The stories proliferate. I could write several further posts all about the girls I've known in high school and college who suffered assault. Some of them got away (like my sorority sister who escaped a cab driver who locked the doors and tried to crawl into the back seat with her), and some did not. All try to heal. Everyone wants to be free. 

I don't want to scare anyone. I want girls and guys, my students, all of us to go into the world boldly, with love, with hope, without fear. 
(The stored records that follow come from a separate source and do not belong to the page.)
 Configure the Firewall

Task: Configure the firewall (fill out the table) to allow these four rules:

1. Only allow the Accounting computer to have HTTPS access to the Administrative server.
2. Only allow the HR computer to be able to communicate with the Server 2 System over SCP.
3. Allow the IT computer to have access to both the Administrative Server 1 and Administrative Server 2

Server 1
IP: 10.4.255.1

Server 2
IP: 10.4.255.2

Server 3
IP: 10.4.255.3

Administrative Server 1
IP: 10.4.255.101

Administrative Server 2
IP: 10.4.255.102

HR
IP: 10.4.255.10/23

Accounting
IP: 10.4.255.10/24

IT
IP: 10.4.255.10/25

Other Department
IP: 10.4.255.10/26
Mrs. Dalloway advocates for life, even as it explores death. They are two sides of the same coin. 
All the same, that one day should follow another; Wednesday, Thursday, Friday, Saturday; that one should wake up in the morning; see the sky; walk in the park; meet Hugh Whitbread; then suddenly in came Peter; then these roses; it was enough. After that, how unbelievable death was!--that it must end; and no one in the whole world would know how she had loved it all; how every instant... (108)

1 comment:

  1. Mrs. Tally - I really like the analogy you make "It is a denial of humanity, an assault on another person's humanity". Your post actually led me to write my sequence on rape, and how it has effected me being part of a community that has known a victim, and someone being charged for an assault.